Analilia Nunez Murillo: Turn Around Student
KC grad went from chronic truant to All-A Student
Analilia Nunez Murillo has a shy giggle.
She giggles when she talks about middle school — and all that time she spent skipping classes. “Like everyone knew I was always in the hallways,” she said.
She giggles about her freshman year, when she was still “acting up.”
And, she giggles when she shyly says something happened in the summer before her sophomore year.
“I realized that your education is really important, “she said. “I got it together.”
She did get it together. So much so that she set an ambitious goal for herself the summer before her senior year: All A’s for her last year of high school. “I accomplished my goals. That’s better than I’ve ever done,” she said with a giggle. “I’m really happy about that.”
Murillo, 19, graduated from Kalamazoo Central High School in June. In the fall, she plans to attend Western Michigan University, where she’d like to major in business.
Murillo lives in Kalamazoo with her parents Sonia and Antonio Nunez. She has an older sister Sara, 20, who attends WMU; a sister Maria, 17, who is a junior at K-Central; a brother Jesus, 14, who is a freshman at Central; and a brother Antonio Jr., 8, who attends Edison Environmental Science Academy.
Murillo is not sure what happened in middle school. She just knows that she and her friends were always hanging out in the hallways, and by that time some people were already doubting whether she’d graduate from middle school. The behavior persisted into her freshman year at Central.
“My parents were really upset,” she said. “They didn’t know why I was acting like that. My parents said I need to change it around. That it was unacceptable. You can’t be acting like that. I realized they were saying the truth. I realized I had to change everything.”
Sometimes friends still tempted her to return to old habits, tried to get her to skip class. “I’d say, ‘No. I have to go to class. I’ve changed. That’s not me anymore. I’m a new person,’” Murillo said. “Sometimes I was pushing my friends, setting an example for them so they could do the same things I did, like go to class.”
She said Kalamazoo Central Dean of Students Angelita Aguilar-Nivala, who retired at the end of the school year, was also a huge supporter.
“She kept me on track and was always there for me.”
“Analilia started off high school as a student who wasn’t quite focused and unclear of her goals, but she was open to advice and guidance,” Aguilar-Nivala said. “Once Analilia decided she was going to attend a university in the fall of 2017, she was persistent, dedicated, and driven.
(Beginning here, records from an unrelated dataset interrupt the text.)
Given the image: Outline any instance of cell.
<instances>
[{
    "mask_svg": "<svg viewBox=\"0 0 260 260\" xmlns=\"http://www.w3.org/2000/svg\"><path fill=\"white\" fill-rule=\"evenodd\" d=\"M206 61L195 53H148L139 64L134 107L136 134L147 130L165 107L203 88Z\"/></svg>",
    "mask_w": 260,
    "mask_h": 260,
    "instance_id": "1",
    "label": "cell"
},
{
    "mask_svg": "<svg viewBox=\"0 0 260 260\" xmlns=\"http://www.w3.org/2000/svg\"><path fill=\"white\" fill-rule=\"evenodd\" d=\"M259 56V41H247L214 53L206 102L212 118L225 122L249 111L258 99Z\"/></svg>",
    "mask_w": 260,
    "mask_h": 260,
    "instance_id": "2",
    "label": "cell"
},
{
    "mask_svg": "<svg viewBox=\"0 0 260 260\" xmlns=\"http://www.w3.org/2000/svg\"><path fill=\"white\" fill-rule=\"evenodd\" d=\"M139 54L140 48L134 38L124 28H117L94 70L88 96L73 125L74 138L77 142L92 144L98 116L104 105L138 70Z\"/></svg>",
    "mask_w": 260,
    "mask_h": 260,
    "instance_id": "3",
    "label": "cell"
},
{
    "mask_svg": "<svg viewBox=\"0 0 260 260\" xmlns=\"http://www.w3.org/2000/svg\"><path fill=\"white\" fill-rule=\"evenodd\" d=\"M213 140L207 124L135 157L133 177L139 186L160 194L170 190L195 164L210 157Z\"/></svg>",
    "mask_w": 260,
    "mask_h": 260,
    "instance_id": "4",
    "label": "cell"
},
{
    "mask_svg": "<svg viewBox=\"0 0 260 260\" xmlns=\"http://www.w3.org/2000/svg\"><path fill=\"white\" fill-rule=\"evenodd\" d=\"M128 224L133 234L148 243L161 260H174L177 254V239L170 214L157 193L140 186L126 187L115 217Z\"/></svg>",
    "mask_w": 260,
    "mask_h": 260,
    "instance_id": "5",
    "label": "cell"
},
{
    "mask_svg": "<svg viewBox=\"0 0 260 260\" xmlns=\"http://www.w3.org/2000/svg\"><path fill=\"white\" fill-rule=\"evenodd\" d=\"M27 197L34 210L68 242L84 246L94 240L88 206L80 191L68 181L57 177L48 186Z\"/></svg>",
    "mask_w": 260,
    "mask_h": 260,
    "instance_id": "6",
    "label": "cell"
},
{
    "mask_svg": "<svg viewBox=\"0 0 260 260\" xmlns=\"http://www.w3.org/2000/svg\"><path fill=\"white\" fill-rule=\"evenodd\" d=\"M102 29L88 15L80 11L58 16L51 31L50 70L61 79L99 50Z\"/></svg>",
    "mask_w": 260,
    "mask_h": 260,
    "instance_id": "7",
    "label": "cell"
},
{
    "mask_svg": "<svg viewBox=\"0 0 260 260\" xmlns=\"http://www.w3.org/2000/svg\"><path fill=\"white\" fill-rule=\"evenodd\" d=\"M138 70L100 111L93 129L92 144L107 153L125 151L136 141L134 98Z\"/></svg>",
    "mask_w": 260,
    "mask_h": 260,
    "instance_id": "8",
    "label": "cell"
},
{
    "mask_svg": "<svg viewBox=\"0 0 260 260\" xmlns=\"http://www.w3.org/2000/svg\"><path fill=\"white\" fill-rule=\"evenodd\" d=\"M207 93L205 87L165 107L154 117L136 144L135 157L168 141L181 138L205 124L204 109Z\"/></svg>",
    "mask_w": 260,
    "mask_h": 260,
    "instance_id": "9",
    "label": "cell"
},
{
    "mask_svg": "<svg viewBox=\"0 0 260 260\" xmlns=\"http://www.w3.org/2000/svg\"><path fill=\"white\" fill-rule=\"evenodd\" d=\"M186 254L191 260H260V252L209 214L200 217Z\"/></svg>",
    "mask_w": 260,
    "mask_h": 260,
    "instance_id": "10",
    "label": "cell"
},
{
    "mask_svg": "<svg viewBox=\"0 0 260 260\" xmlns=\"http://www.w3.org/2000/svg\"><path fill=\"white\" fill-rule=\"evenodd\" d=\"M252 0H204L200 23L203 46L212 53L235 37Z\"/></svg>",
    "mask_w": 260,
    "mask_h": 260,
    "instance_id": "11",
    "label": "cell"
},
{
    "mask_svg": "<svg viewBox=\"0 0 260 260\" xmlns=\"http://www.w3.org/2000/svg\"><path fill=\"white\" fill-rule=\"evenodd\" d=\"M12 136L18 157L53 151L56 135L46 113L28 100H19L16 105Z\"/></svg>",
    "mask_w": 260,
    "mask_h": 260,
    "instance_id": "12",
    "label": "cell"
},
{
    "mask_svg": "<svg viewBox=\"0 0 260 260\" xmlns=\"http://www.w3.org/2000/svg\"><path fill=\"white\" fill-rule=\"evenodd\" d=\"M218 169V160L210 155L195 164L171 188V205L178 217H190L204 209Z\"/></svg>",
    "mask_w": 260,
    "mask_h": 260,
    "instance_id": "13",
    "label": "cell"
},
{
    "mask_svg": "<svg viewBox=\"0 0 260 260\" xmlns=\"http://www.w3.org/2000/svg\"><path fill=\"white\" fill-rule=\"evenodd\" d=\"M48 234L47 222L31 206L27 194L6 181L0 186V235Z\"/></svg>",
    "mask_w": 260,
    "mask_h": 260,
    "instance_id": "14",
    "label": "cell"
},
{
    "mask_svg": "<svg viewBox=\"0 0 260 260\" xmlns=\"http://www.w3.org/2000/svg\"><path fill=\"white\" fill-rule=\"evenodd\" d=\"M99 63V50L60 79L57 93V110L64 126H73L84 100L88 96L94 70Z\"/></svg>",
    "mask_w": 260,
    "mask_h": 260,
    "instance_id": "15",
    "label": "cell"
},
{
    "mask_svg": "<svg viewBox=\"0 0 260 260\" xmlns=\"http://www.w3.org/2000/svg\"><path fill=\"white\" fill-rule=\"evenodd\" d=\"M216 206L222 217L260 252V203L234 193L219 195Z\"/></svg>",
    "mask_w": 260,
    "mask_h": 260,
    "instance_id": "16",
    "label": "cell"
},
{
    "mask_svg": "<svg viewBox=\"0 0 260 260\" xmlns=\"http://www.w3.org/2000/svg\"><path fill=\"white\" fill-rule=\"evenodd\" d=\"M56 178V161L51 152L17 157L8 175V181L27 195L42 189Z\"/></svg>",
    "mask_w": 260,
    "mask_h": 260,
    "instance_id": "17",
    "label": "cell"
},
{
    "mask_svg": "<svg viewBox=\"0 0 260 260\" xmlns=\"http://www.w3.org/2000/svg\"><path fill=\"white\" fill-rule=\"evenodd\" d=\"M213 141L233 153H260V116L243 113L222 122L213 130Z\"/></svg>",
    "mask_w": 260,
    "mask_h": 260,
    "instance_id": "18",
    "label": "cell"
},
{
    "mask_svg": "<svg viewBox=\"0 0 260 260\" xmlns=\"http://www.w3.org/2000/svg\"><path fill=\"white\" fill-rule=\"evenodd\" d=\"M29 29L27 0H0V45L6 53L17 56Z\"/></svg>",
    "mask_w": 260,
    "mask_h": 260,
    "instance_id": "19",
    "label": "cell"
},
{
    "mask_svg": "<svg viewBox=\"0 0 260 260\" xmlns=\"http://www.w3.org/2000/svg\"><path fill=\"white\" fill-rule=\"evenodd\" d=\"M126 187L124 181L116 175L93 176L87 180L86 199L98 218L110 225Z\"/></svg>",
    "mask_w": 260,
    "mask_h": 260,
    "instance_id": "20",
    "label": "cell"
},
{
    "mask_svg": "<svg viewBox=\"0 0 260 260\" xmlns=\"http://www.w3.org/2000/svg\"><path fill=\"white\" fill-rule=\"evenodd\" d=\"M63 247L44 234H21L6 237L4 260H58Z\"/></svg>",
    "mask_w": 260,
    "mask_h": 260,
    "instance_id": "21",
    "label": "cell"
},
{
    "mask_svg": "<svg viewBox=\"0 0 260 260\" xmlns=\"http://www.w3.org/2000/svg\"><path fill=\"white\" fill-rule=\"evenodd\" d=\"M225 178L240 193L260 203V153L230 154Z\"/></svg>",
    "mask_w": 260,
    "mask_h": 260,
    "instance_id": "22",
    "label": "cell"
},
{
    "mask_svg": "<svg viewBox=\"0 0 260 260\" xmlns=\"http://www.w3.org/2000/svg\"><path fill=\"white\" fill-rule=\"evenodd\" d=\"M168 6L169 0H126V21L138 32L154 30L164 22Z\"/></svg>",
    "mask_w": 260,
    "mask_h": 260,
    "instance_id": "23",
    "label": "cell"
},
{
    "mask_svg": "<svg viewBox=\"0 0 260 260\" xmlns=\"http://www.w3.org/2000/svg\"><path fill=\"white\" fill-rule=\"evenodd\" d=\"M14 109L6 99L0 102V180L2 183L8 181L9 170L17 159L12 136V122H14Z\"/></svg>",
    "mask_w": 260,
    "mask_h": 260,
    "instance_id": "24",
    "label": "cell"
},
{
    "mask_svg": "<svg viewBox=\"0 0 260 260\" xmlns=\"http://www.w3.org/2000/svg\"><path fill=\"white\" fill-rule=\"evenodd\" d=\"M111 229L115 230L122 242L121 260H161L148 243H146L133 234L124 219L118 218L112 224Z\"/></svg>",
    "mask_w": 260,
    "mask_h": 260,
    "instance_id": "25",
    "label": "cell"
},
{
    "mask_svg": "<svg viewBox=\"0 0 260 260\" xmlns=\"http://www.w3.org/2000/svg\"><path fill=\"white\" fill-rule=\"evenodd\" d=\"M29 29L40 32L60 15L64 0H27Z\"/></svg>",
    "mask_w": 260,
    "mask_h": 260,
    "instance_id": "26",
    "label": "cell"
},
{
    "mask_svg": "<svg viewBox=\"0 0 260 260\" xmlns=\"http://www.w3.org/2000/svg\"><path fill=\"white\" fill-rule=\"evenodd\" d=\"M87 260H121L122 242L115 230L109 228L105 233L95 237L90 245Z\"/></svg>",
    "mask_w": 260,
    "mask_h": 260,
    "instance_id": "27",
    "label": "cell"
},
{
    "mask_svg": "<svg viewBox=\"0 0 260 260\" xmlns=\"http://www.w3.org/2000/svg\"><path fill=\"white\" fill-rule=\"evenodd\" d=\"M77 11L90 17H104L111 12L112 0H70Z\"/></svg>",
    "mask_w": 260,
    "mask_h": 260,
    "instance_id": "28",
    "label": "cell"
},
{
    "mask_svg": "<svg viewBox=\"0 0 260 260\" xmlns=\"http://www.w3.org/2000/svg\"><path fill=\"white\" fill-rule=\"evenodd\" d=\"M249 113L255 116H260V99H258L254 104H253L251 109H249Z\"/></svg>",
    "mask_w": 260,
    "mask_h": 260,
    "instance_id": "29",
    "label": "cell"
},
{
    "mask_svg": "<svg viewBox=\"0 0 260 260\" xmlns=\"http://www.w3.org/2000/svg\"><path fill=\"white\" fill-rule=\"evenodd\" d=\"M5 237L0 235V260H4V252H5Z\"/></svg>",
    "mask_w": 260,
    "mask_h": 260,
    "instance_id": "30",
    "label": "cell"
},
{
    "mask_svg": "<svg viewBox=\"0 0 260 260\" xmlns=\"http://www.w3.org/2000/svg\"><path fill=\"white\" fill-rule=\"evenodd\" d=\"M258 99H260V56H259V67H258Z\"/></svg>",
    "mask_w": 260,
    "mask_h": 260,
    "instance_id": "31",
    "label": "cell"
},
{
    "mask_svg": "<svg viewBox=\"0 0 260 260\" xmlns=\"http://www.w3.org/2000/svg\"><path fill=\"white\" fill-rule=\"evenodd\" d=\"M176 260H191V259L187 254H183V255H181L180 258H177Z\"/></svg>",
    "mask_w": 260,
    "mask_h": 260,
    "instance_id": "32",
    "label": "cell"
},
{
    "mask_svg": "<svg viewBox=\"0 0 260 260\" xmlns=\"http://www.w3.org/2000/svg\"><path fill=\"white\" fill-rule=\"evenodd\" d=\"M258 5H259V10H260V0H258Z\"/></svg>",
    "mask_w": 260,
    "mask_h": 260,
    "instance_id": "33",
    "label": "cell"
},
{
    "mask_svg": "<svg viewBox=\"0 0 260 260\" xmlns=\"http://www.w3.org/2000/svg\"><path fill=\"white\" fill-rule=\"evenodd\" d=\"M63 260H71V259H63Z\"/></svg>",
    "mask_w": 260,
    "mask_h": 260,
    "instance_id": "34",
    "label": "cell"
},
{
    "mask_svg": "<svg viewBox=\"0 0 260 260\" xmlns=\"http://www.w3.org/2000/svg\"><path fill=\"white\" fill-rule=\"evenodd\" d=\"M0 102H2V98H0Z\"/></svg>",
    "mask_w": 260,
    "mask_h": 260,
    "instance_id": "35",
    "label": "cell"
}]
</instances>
Her effort and work ethic are admirable.”
In addition to spending more time studying, Murillo has been a reading buddy for students at Parkwood-Upjohn Elementary School; volunteers at her church, where she helps Sunday school teachers and packs lunches for the homeless; and has been a member of the bilingual club, which helps organize the annual celebration honoring the life of labor activist Cesar Chavez.
“At this year’s Cesar Chavez march, I went up and read a poem about him and gave a speech,” she said. “I told the students, it doesn’t matter how hard your struggles are, you should always face them and be proud of yourself because of what you accomplish. Don’t let anyone bring you down. Always reach for your goals.”